Task goal:
Rewrite the COX inhibition passage from "Water containing indomethacin" up to and including "challenge phase only.", replacing "indomethacin" with "celecoxib".

Source passage:
┄┄┄┄┄┄

COX Inhibition during the e.c. Sensitization or i.n. Challenge Phase Contributed to the Enhancement of Airway Inflammation Modestly or Largely, Respectively

Water containing indomethacin or vehicle was fed to mice during e.c. sensitization, i.n. challenge, or both (Fig. 3a). The group with COX inhibition throughout the experiment showed the most severe allergic airway inflammation (Fig. 3b) and the highest levels of Th2-attracting chemokine release in the lung (Fig. 3c) and serum total and papain-specific IgE (Fig. 3d), being followed by the group with COX inhibition during the i.n. challenge phase only.

COX Inhibition during the e.c. Sensitization or i.n. Challenge Phase Contributed to the Promotion of Th2/Th9/Th17 Responses in Bronchial DLNs after the i.n. Challenge Modestly or Largely, Respectively

Using mice with the same in vivo treatment (Fig. 3a), we analyzed cytokine responses upon in vitro restimulation of bronchial DLN cells with the antigen in the presence or absence of IL-33 (Fig. 4a). On the DLN cell restimulation with the antigen plus IL-33, 2 groups with COX inhibition during the i.n. challenge showed higher levels of production of Th2 (IL-5 and IL-13) and Th9 (IL-9) cytokines than the other 2 groups without COX inhibition during the i.n. challenge (Fig. 4b). The results shown in Figures 3 and 4 indicated that the enhancement of allergic airway inflammation and Th2 and Th9 differentiation by COX inhibition was largely dependent on COX inhibition during the effector phase.

┄┄┄┄┄┄

Recorded data:
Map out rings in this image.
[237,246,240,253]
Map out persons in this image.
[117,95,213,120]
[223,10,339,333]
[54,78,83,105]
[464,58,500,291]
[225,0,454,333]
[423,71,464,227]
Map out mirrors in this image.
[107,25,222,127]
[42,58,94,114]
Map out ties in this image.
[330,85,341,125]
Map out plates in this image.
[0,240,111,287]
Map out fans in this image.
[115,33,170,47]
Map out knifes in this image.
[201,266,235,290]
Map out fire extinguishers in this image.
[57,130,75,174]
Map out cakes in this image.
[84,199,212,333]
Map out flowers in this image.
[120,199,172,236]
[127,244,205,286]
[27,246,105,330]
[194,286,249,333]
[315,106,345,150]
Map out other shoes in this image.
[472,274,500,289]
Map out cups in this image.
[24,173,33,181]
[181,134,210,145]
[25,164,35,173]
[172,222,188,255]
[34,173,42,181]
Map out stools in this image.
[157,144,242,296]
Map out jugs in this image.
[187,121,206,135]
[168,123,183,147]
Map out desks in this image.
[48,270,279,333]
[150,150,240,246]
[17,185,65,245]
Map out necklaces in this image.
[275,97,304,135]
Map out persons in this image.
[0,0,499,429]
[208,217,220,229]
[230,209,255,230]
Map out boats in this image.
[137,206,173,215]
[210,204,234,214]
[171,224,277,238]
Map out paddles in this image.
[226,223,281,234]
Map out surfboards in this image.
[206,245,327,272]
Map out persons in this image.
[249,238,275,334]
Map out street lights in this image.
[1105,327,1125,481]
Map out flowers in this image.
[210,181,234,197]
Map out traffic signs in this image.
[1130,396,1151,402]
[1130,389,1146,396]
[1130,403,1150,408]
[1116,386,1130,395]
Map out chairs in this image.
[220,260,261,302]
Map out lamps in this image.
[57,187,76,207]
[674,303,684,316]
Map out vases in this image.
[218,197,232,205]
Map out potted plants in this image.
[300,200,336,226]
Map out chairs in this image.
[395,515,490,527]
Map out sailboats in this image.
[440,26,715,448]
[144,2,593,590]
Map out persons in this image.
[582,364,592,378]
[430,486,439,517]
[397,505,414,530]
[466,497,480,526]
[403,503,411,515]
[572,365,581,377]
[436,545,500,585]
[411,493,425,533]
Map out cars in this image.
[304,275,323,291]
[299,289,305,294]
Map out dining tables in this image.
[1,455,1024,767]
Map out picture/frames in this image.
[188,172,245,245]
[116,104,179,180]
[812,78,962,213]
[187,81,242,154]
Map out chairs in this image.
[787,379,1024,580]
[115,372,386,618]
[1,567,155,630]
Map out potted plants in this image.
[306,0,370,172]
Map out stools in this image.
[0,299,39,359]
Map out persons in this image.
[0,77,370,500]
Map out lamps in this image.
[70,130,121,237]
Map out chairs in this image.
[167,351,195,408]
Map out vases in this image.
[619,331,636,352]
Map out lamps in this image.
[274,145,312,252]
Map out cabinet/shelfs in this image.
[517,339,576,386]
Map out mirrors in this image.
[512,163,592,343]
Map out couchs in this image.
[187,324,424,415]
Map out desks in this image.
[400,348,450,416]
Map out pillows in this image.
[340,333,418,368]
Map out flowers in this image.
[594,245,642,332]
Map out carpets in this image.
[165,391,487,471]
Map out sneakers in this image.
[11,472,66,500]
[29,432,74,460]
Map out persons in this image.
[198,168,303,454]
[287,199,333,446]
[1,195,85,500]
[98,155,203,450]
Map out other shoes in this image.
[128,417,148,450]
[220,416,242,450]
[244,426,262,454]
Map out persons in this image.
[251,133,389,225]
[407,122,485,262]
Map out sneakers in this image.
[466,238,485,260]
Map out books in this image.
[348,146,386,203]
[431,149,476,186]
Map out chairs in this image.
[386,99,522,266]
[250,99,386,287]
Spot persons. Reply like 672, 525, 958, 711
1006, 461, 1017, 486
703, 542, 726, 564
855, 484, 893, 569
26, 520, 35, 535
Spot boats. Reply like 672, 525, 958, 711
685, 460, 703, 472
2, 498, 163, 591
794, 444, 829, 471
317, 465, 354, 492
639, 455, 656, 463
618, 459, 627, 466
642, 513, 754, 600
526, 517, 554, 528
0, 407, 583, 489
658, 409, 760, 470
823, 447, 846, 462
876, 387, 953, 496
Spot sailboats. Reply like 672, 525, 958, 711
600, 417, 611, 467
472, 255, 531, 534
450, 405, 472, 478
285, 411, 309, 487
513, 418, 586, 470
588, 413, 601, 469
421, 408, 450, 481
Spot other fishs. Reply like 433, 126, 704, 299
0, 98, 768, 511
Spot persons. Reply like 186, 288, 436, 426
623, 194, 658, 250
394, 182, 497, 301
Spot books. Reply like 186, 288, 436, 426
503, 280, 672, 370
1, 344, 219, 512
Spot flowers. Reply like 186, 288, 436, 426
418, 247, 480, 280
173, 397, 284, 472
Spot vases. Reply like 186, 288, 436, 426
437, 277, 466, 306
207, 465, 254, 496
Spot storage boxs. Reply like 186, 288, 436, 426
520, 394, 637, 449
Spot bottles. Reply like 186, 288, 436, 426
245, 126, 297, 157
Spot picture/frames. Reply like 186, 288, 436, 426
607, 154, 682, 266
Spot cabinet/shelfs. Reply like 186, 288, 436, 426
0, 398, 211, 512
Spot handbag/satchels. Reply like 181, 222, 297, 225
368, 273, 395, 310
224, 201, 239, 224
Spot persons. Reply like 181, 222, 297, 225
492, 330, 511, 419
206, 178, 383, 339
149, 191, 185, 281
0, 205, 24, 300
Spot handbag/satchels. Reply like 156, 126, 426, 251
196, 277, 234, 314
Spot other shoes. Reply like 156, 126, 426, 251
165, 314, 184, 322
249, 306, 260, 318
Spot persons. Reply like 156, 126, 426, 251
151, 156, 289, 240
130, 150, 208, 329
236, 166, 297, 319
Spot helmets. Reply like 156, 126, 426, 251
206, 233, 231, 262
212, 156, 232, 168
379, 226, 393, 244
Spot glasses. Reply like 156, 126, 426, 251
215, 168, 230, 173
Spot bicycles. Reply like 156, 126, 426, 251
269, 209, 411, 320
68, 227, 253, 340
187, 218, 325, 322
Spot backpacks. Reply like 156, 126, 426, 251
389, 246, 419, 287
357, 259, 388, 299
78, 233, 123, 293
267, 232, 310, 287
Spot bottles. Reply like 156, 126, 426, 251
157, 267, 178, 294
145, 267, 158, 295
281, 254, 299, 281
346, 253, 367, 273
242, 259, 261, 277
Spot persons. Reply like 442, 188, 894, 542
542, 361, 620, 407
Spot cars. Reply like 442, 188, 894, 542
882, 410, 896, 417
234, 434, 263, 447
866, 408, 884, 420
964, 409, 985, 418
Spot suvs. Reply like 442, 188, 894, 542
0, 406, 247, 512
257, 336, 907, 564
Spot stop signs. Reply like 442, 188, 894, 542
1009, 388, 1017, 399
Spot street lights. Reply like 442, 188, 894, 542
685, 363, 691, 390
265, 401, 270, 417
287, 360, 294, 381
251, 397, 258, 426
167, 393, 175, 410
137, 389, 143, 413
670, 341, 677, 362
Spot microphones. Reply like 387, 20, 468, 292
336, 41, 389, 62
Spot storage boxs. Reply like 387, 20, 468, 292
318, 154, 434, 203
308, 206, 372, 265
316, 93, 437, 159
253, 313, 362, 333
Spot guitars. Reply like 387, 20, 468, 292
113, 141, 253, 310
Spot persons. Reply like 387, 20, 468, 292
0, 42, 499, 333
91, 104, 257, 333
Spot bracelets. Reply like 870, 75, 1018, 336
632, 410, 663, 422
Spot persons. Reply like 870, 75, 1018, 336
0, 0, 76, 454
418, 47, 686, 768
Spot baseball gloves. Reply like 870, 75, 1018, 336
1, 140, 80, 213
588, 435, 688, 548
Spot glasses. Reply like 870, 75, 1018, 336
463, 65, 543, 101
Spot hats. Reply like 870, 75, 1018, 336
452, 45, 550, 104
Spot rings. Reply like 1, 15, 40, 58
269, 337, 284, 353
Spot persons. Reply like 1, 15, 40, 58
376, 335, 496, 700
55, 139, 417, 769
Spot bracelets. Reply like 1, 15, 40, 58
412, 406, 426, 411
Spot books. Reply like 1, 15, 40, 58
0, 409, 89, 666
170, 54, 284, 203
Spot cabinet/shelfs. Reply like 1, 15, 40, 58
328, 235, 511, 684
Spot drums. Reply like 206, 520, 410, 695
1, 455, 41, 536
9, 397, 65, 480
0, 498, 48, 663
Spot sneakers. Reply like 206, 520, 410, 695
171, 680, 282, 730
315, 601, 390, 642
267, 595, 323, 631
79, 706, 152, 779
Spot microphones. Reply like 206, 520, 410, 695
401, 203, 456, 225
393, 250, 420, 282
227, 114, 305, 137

┄┄┄┄┄┄

Result:
Water containing celecoxib or vehicle was fed to mice during e.c. sensitization, i.n. challenge, or both (Fig. 3a). The group with COX inhibition throughout the experiment showed the most severe allergic airway inflammation (Fig. 3b) and the highest levels of Th2-attracting chemokine release in the lung (Fig. 3c) and serum total and papain-specific IgE (Fig. 3d), being followed by the group with COX inhibition during the i.n. challenge phase only.